See the thing is, this is what I imagine puzzles will look like when they are entirely written by A.I. All you gotta do here is write some code that winnows your massive wordlist down to Only Words That Alternative Vowel/Consonant. Then feed *that* wordlist to your construction software and basically make an easy themeless. The theme "trick" isn't one. It's just a matter of hiding answers that don't fit the pattern from your construction software. I'm sure it's harder to build a puzzle that way than to build one with your full wordlist in play.  But with a simple grid like this, not much harder. You've got the 15s up top and below, which is probably where you'd start. But the puzzle is otherwise mostly loaded with 3-4-5s. A couple longer Downs, a couple 6s and 7s, but ... meh. In the end, it's really just a lackluster themeless. If the revealer had been at all clever or interesting, if there had been more to VOWEL than just ... existing, maybe this puzzle could've been something. As is the revealer could just as easily have been CONSONANT ... I mean, it couldn't, because CONSONANT doesn't alternate consonant/vowel all the way through ... but in spirit, it could have. The "gimmick" is purely structural, which is the kind of thing that computers can handle real well. So welcome to a vision of your A.I.-authored future. It's very so-so.


Nothing to say about this one, from a fill perspective. It's fine. It's passable. It's wallpaper. MORE TO COME LATER feels forced. Redundant, to be specific. When else is "MORE" supposed to "COME"? Earlier? ON A SEPARATE NOTE also feels a little wobbly, although I acknowledge it's a thing people sometimes say. There are just so many "On a ___ note"s that this one didn't particularly leap to mind. I thought maybe DIFFERENT or ANOTHER. But there's nothing *wrong* with the phrase. It's fine. The grid is fine. Wearyingly fine. Moving on.


Bullets:
  • 18A: Chicago's ___ B. Wells Drive (IDA) — One of several IDAs for whom my cat was named. I still call her "IDA B." from time to time. And "IDA MAE." And "Missy" and "Missus" and "Miss IDA" and "Miss Priss" and "Baby" and "Get out of the kitchen I'm cooking here you're going to kill me!"

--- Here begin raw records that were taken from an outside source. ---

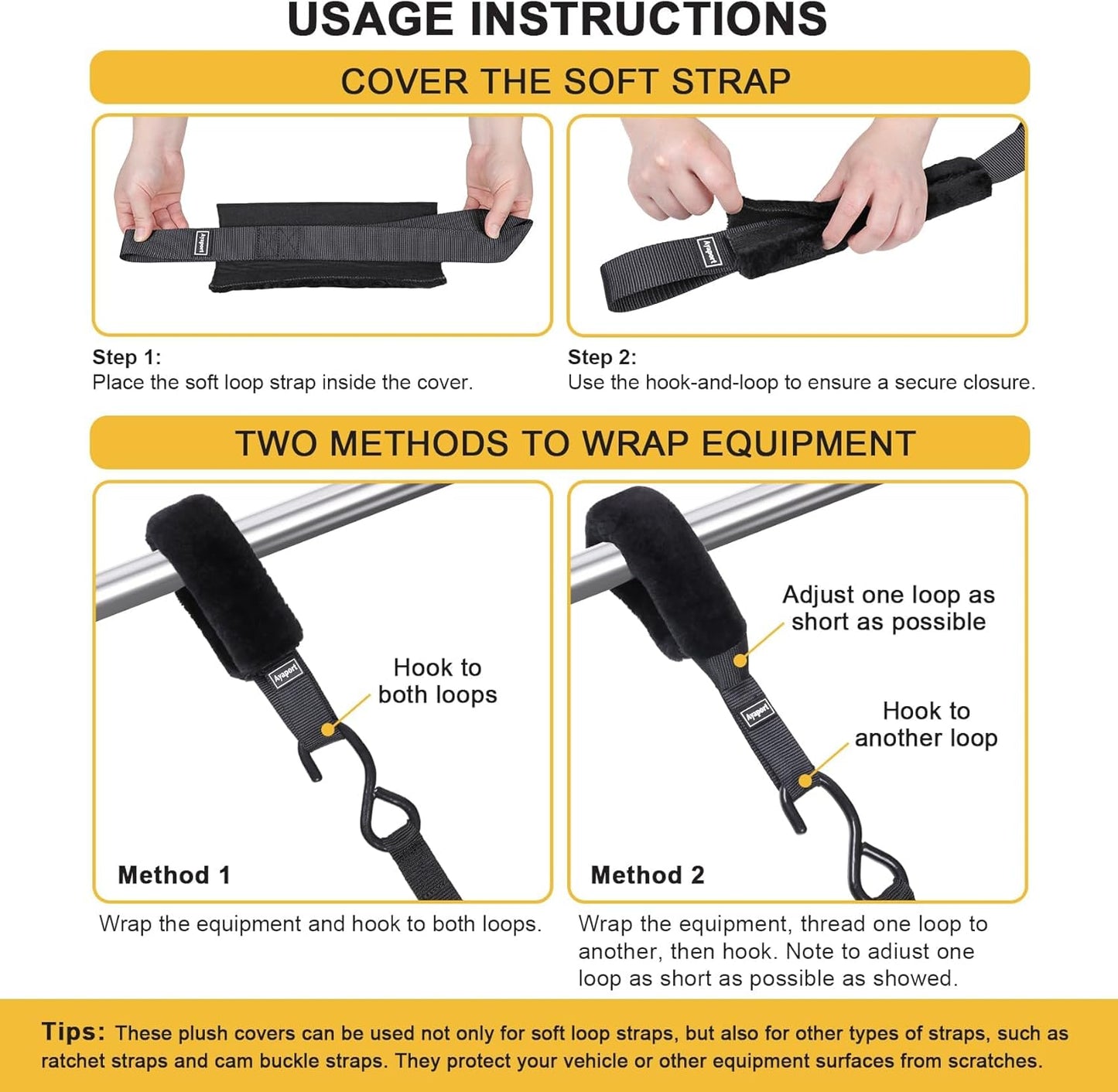 USAGE INSTRUCTIONS

COVER THE SOFT STRAP

Ayaport

Ayaport

Step 1:
Place the soft loop strap inside the cover.

Step 2:
Use the hook-and-loop to ensure a secure closure.

TWO METHODS TO WRAP EQUIPMENT

Ayaport

Hook to both loops

Method 1

Adjust one loop as short as possible

Ayaport

Hook to another loop

Method 2

Wrap the equipment and hook to both loops.

Wrap the equipment, thread one loop to another, then hook. Note to adiust one loop as short as possible as showed.

Tips: These plush covers can be used not only for soft loop straps, but also for other types of straps, such as ratchet straps and cam buckle straps. They protect your vehicle or other equipment surfaces from scratches.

  • 58A: First, second or third (BASE) — I wanted RATE at first. A truly boring error. But there were hardly any errors or near-errors to come by today, so you get whatever you get, sorry.

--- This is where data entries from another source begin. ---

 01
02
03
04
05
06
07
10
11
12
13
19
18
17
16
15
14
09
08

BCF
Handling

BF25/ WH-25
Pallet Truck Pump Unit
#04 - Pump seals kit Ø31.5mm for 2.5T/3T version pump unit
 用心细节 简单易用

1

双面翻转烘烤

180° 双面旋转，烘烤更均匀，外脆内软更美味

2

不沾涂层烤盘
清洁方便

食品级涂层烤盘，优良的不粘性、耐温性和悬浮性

  • 1D: Crack expert? (COMIC) — probably the hardest clue in the puzzle, right up front. [Crack expert] is redundant as a surface-level phrase. "Crack" means "expert." So I thought "oh, the puzzle is referring to crack cocaine, maybe the answer is ... NARCO?" But no, a "crack" is a "joke" and the joke expert would (presumably) be the COMIC.
  • 5D: Who rapped "I've created a monster, 'cause nobody wants to see Marshall no more" (EMINEM) — This is not a "monster," Marshal. It's an easy themeless. Not sure the winky little self-reference here is earned. 
  • 35D: Narco nabber (VICE COP) — ah, there's "Narco." Not the [Crack expert?], but the dude being nabbed by the VICE COP. I'm not a big fan of the police state we've increasingly got going in this country, but I do like VICE COP as an answer. It's got a sizzle that the rest of the grid mostly lacks.